Voir cette Infolettre dans votre navigateur.


Quelle métropole politique en 2020 ? Etude des potentiels électoraux

Publié le : 20 septembre 2019

2020, bousculer les droites pour créer la surprise !

L’élection métropolitaine de 2020 est inédite. Pour la première fois, et seulement dans l’agglomération lyonnaise, les électeurs vont voter non seulement pour leur maire, mais aussi, dans un deuxième bureau de vote, pour des candidats au conseil de métropole du Grand Lyon.

Si les annonces de candidatures et les postures sont nombreuses, l’incertitude domine. La majorité actuelle de la métropole est une construction historique au centre, dont Gérard Collomb a réussi a prendre la tête après Raymond Barre, au nom du parti socialiste mais en rassemblant très largement le centre, le centre-droit et même une partie de la droite. Il suffit de se souvenir qu’en 2014, la vague à droite qui a fait perdre au parti socialiste et au parti communiste plusieurs villes de l’agglomération n’a pas eu d’effet sur la majorité métropolitaine.

Mais depuis, la "recomposition politique" impulsée par Macron a fait exploser le parti socialiste dans une gauche émiettée et affaiblie, puis a fait exploser la droite, déjà historiquement menacée par l’extrême-droite mais désormais éclatée en pour ou contre Macron...

Sauf que après une première année arrogante, jupitérienne disent les médias, les difficultés se sont accumulées pour LREM, scandales, gilets jaunes, divisions, et l’approche des élections locales révèle à quel point ce "nouveau monde" ne changeait rien, lutte des places, attentisme, politicailleries.. la gueguerre Collomb-Kimelfeld est illustrative. Et le président a prudemment décidé de reporter la réforme des retraites après les élections...

Cela dit, tout le monde sait que l’élection métropolitaine sera influencée par l’élection municipale. Les citoyens électeurs élisent d’abord un maire, le seul élu qui reste apprécié d’une majorité d’habitants malgré la profondeur de la crise de confiance envers la politique et les institutions.

On peut donc partir de la réalité municipale actuelle pour tenter d’évaluer le potentiel électoral des différentes forces politiques pour l’élection métropolitaine. Un travail qui n’est pas une prévision, mais qui peut éclairer les enjeux de cette élection nouvelle.

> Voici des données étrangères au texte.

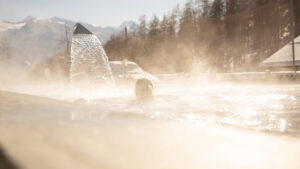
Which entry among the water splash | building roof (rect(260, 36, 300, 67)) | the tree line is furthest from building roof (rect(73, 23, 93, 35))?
the tree line

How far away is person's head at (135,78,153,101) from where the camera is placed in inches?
183

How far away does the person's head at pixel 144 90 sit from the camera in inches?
183

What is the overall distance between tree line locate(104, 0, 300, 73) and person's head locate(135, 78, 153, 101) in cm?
1744

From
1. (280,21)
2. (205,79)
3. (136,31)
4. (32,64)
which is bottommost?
(205,79)

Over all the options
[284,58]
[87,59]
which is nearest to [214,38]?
[284,58]

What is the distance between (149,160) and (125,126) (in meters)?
0.24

Cet article propose donc une évaluation du potentiel électoral 2020 des principales listes possibles, à partir de l’analyse des résultats par commune des élections de 2014, des législatives de 2017 et des européennes de 2019. Ces résultats sont cumulés par circonscription métropolitaine, permettant d’évaluer les listes capables d’être en tête, et donc d’emporter la majorité des élus [1].

Le premier objectif est d’évaluer l’impact de la création de LREM sur la répartition des listes municipales « de gauche » de 2014, sachant que beaucoup des élus "socialistes" de 2014 sont aujourd’hui LREM...

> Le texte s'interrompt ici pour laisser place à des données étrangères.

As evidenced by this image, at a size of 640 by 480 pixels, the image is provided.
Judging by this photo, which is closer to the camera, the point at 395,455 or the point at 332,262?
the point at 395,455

Bien sûr, il peut y avoir des glissements politiques plus globaux liés au caractère national de l’élection, rejet de Macron ? poussée à droite ? poussée de l’extrême-droite ? Cette évaluation ne tient pas compte non plus de l’existence des listes, des personnalités. Les résultat sont donc uniquement un "potentiel" électoral.

Le potentiel à gauche est évalué selon trois configurations, liste de gauche sans le PS et les verts, puis avec le PS, puis avec les verts.

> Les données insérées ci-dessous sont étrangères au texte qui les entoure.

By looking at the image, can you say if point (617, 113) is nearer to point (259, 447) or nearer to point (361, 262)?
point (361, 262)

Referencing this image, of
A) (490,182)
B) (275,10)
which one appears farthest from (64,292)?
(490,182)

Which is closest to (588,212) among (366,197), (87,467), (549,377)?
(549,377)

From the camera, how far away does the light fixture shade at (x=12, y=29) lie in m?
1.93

Elle montre que l’élection est très incertaine ! Mais donc que la bataille vaut le coup, car il est possible de créer la surprise.

Les principes utilisés sont les suivants
- l’extrême-droite est supposée évoluant sous la poussée de son score des européennes, son potentiel est évalué comme une moyenne de son résultat de 2014 et de son résultat de 2019.
- la gauche totalisée de 2014 (y compris les verts ou liste dissidentes) est répartie pour 2020 selon les résultats de 2017 et 2019 en tenant compte de l’élection qui peut le mieux montrer son rapport de forces interne
— Pour la gauche sans PS ni verts, on prend le poids cumulé PC et FI de 2017 dans la gauche de 2017. C’est en effet la première élection ou l’opposition "gauche radicale"/"gauche socialiste" se mesure le plus clairement
— Pour le PS on considère comme potentiel son poids dans les européennes de 2019
— Pour les verts, on fait la moyenne de leurs résultats de 2017 et 2019. Malgré les effets de manche de beaucoup de dirigeants verts et la poursuite de la campagne médiatique pour le climat qui contribue évidemment à leur présence, on sait que l’élection européenne est toujours un maximum pour eux. Ce n’est bien sûr pas une prévision, mais simplement un potentiel raisonnable. La campagne, les personnalités, les évènements politiques peuvent évidemment conduire à un résultat inférieur ou supérieur.
— Le total des voix de gauche 2014 répartie ainsi entre gauche radicale, socialiste et verts ne représente que 80 % de son score, le reste est donc supposé être passé à LREM.
- Pour LREM ou les listes qui sans en utiliser le sigle seront dirigées par ceux qui ont fait les campagnes 2017 et 2019 de LREM, on prend leur résultat aux européennes, qui sont la seule élection nationale avec un vote clair pour ce mouvement, les élections de 2017 étaient encore marquées par la confusion PS-En marche.
- pour la droite, on prend leur résultat de 2014 pondéré réduit d’une part du résultat de EM qui vient de la droite... c’est le point le plus incertain, mais il montre à quel point la majorité métropolitaine est potentiellement... à droite.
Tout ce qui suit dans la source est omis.